_Document excerpt_
[Start of Attachment]
But this awesome ability to exercise “global reach, global power” hardly makes us the finest military force ever. After all, “finest” shouldn’t be measured by sheer strength and reach alone. First and foremost, of course, should come favorable results set against the quality of the opponents bested. To use a sports analogy, we wouldn’t call the Pittsburgh Steelers “the finest team in NFL history” simply because they annihilated Penn State in football. Similarly, we can’t measure the success of today’s U.S. military solely in terms of amazingly quick (if increasingly costly and ultimately dismal) “victories” over the Taliban in 2001 or Saddam Hussein’s Iraqi forces in 2003.

To carry the football analogy a few yards further, one might ask when our “finest fighting force” had its last Super Bowl win. Certainly, 1918 and 1945 (World Wars I and II) were such wins, even if as part of larger coalitions; 1953 (Korea) was a frustrating stalemate; 1973 (Vietnam) was a demoralizing loss; 1991 (Desert Storm in Iraq) was a distinctly flawed win; and efforts like Grenada or Panama or Serbia were more like scrimmages. Arguably our biggest win, the Cold War, was achieved less through military means than economic power and technological savvy.
[End of Attachment]
_Data extract_
[Start of Attachment]
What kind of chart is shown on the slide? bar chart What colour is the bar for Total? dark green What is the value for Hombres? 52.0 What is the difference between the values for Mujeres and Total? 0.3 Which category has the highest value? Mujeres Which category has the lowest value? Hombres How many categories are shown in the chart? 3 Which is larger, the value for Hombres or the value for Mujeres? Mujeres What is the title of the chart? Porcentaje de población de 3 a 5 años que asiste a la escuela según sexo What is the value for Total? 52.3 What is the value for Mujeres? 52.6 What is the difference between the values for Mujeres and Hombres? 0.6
[End of Attachment]
_Task to complete_
Can you return the full passage above about the U.S. military, word for word?

_Your response_
But this awesome ability to exercise “global reach, global power” hardly makes us the finest military force ever. After all, “finest” shouldn’t be measured by sheer strength and reach alone. First and foremost, of course, should come favorable results set against the quality of the opponents bested. To use a sports analogy, we wouldn’t call the Pittsburgh Steelers “the finest team in NFL history” simply because they annihilated Penn State in football. Similarly, we can’t measure the success of today’s U.S. military solely in terms of amazingly quick (if increasingly costly and ultimately dismal) “victories” over the Taliban in 2001 or Saddam Hussein’s Iraqi forces in 2003.

To carry the football analogy a few yards further, one might ask when our “finest fighting force” had its last Super Bowl win. Certainly, 1918 and 1945 (World Wars I and II) were such wins, even if as part of larger coalitions; 1953 (Korea) was a frustrating stalemate; 1973 (Vietnam) was a demoralizing loss; 1991 (Desert Storm in Iraq) was a distinctly flawed win; and efforts like Grenada or Panama or Serbia were more like scrimmages. Arguably our biggest win, the Cold War, was achieved less through military means than economic power and technological savvy.